▸ **Written request**
Pictures do not belong in the copy; quote every entry below exactly.

[Items listed in a dataset]
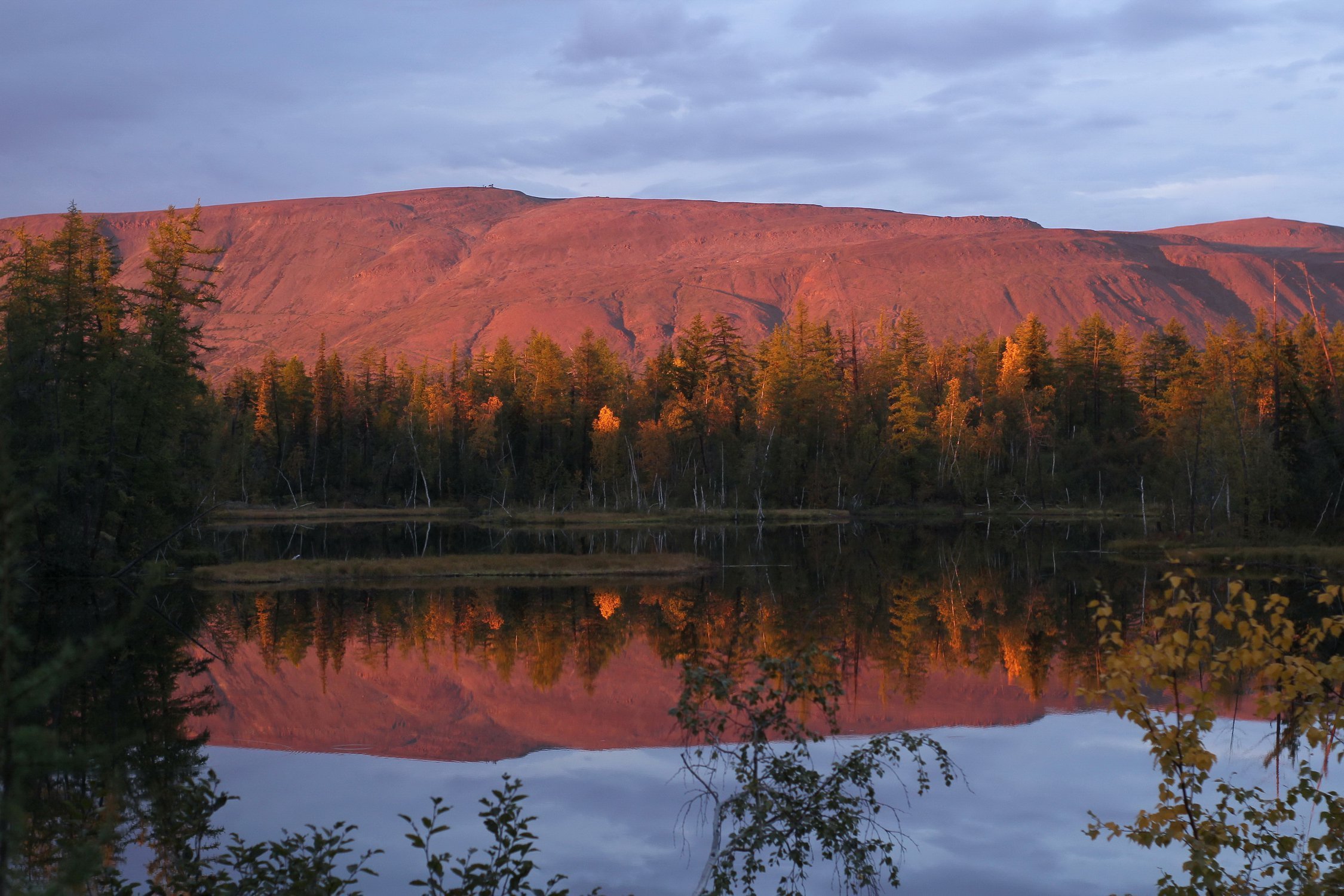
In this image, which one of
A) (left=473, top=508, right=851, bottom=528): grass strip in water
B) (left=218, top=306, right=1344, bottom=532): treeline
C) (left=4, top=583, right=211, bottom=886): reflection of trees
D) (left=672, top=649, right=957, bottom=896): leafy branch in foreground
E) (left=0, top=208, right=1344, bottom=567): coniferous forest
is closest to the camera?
(left=4, top=583, right=211, bottom=886): reflection of trees

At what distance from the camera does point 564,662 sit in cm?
2503

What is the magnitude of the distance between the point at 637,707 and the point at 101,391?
2542 cm

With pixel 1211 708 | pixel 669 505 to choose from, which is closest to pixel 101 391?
pixel 1211 708

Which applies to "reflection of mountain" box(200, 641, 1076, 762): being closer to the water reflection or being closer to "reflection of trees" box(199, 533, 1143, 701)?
the water reflection

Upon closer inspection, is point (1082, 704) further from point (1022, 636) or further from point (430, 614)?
point (430, 614)

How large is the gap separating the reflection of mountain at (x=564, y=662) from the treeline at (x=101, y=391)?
697cm

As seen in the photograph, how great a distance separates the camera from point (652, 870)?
464 inches

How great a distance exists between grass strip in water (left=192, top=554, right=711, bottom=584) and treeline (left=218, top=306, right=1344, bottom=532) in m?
34.1

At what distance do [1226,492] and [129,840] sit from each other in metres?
48.6

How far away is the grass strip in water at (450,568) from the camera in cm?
3891

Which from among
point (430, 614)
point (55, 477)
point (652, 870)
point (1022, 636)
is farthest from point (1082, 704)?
point (55, 477)

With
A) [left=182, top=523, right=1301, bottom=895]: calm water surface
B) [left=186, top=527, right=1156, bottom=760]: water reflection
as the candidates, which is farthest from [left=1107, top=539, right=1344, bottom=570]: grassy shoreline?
[left=186, top=527, right=1156, bottom=760]: water reflection

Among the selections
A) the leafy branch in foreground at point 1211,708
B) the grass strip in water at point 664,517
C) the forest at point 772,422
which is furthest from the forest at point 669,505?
the grass strip in water at point 664,517

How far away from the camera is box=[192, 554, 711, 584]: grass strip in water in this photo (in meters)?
38.9
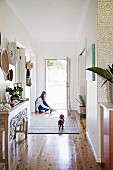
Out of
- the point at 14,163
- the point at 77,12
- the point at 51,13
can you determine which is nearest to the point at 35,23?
the point at 51,13

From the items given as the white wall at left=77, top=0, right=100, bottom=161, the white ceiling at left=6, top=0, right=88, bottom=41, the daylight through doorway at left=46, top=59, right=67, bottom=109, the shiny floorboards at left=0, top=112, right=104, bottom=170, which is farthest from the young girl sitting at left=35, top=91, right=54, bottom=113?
the white wall at left=77, top=0, right=100, bottom=161

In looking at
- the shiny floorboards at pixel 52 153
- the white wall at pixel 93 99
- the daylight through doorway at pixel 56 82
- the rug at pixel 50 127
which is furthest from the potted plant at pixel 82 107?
the white wall at pixel 93 99

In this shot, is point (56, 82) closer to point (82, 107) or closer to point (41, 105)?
point (41, 105)

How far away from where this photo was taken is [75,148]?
4363mm

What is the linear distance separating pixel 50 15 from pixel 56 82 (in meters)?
4.63

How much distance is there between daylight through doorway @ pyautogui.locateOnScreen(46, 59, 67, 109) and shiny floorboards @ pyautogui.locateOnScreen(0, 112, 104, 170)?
16.3ft

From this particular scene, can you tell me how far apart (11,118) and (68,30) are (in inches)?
194

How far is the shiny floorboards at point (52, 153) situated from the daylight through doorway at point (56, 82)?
196 inches

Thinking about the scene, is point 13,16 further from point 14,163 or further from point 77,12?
point 14,163

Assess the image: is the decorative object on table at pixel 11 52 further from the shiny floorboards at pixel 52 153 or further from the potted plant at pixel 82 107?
the potted plant at pixel 82 107

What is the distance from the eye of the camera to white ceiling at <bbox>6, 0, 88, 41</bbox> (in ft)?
16.2

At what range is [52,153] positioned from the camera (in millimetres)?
4086

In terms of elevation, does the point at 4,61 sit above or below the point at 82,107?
above

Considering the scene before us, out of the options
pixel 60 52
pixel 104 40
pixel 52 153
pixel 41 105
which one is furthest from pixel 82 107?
pixel 104 40
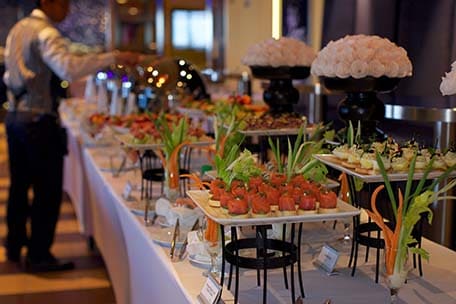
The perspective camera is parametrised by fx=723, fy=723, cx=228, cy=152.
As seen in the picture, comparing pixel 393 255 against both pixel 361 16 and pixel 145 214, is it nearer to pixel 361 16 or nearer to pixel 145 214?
pixel 145 214

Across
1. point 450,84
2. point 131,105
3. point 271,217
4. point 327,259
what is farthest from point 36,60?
point 450,84

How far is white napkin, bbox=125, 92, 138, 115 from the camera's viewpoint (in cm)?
434

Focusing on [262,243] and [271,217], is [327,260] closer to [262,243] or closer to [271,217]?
Result: [262,243]

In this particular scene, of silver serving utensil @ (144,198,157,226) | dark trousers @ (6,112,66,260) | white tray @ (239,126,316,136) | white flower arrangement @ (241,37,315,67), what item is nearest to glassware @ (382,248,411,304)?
silver serving utensil @ (144,198,157,226)

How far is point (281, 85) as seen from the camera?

▸ **Response to this exercise**
In this image, which one of
A) (left=473, top=508, right=851, bottom=528): grass strip in water
B) (left=218, top=306, right=1344, bottom=532): treeline
C) (left=4, top=583, right=211, bottom=886): reflection of trees
D) (left=672, top=649, right=957, bottom=896): leafy branch in foreground
E) (left=0, top=208, right=1344, bottom=567): coniferous forest
is closest to the camera?
(left=4, top=583, right=211, bottom=886): reflection of trees

At what distance from the camera does point 564,662 sit in cm?
2503

What is the magnitude of the distance between the point at 637,707 and the point at 101,391?
2542 cm

With pixel 1211 708 | pixel 669 505 to choose from, which is closest to pixel 101 391?
pixel 1211 708

Which applies to "reflection of mountain" box(200, 641, 1076, 762): being closer to the water reflection or being closer to "reflection of trees" box(199, 533, 1143, 701)?
the water reflection

Upon closer inspection, is point (1082, 704) further from point (1022, 636) or further from point (430, 614)?
point (430, 614)

How large is the gap separating the reflection of mountain at (x=564, y=662) from the treeline at (x=101, y=391)?
697cm

As seen in the photograph, how great a distance separates the camera from point (652, 870)?
464 inches

How great a distance exists between grass strip in water (left=192, top=554, right=711, bottom=584) and treeline (left=218, top=306, right=1344, bottom=532) in m?
34.1

At what distance do [1226,492] and [129,840] sit from each other in metres?
48.6

How far away is the grass strip in water at (450,568) from the camera in cm?
3891

Which from among
point (430, 614)
point (55, 477)
point (652, 870)
point (1022, 636)
is farthest from point (1082, 704)?
point (55, 477)

With
A) [left=182, top=523, right=1301, bottom=895]: calm water surface
B) [left=186, top=527, right=1156, bottom=760]: water reflection
as the candidates, which is farthest from [left=1107, top=539, right=1344, bottom=570]: grassy shoreline?
[left=186, top=527, right=1156, bottom=760]: water reflection

Among the selections
A) the leafy branch in foreground at point 1211,708
B) the grass strip in water at point 664,517
C) the forest at point 772,422
which is furthest from the forest at point 669,505?
the grass strip in water at point 664,517

How far away from the camera is box=[192, 554, 711, 584]: grass strip in water in this photo (in meters)?
38.9
Out of
- the point at 14,163
- the point at 77,12
- the point at 51,13
can you determine which is nearest to the point at 35,23?
the point at 51,13

From the items given as the white wall at left=77, top=0, right=100, bottom=161, the white ceiling at left=6, top=0, right=88, bottom=41, the daylight through doorway at left=46, top=59, right=67, bottom=109, the shiny floorboards at left=0, top=112, right=104, bottom=170, which is farthest from the young girl sitting at left=35, top=91, right=54, bottom=113?
the white wall at left=77, top=0, right=100, bottom=161

In looking at
- the shiny floorboards at pixel 52 153
- the white wall at pixel 93 99
- the daylight through doorway at pixel 56 82
- the rug at pixel 50 127
which is furthest from the potted plant at pixel 82 107?
the white wall at pixel 93 99

In this shot, is point (56, 82) closer to point (82, 107) or closer to point (41, 105)?
point (41, 105)

How far away from where this photo was taken is [75,148]?
4363mm

What is the linear distance separating pixel 50 15 from pixel 56 82 (in meters)?
4.63

How much distance is there between daylight through doorway @ pyautogui.locateOnScreen(46, 59, 67, 109) and shiny floorboards @ pyautogui.locateOnScreen(0, 112, 104, 170)?
16.3ft

From this particular scene, can you tell me how far apart (11,118) and (68,30) are (in inches)?
194

How far is the shiny floorboards at point (52, 153) situated from the daylight through doorway at point (56, 82)?
196 inches

Thinking about the scene, is point 13,16 further from point 14,163 or further from point 77,12?
point 14,163

Assess the image: is the decorative object on table at pixel 11 52 further from the shiny floorboards at pixel 52 153 or further from the potted plant at pixel 82 107?
the potted plant at pixel 82 107

What is the distance from the eye of the camera to white ceiling at <bbox>6, 0, 88, 41</bbox> (in ft)?
16.2

At what range is [52,153] positioned from the camera (in millimetres)?
4086

In terms of elevation, does the point at 4,61 sit above or below the point at 82,107?
above

Considering the scene before us, out of the options
pixel 60 52
pixel 104 40
pixel 52 153
pixel 41 105
which one is furthest from pixel 82 107?
pixel 104 40
The perspective camera is parametrised by fx=723, fy=723, cx=228, cy=152.
As seen in the picture, comparing pixel 393 255 against both pixel 361 16 and pixel 145 214, is it nearer to pixel 361 16 or nearer to pixel 145 214?
pixel 145 214

Across
1. point 450,84
2. point 131,105
3. point 271,217
4. point 327,259
what is farthest from point 36,60?
point 450,84

How far is white napkin, bbox=125, 92, 138, 115 from the camera's viewpoint (in cm)?
434

Focusing on [262,243] and [271,217], is [327,260] closer to [262,243] or closer to [271,217]?
Result: [262,243]

In this particular scene, of silver serving utensil @ (144,198,157,226) | dark trousers @ (6,112,66,260) | white tray @ (239,126,316,136) | white flower arrangement @ (241,37,315,67), what item is nearest to glassware @ (382,248,411,304)?
silver serving utensil @ (144,198,157,226)

How far is point (281, 85) as seen from the camera?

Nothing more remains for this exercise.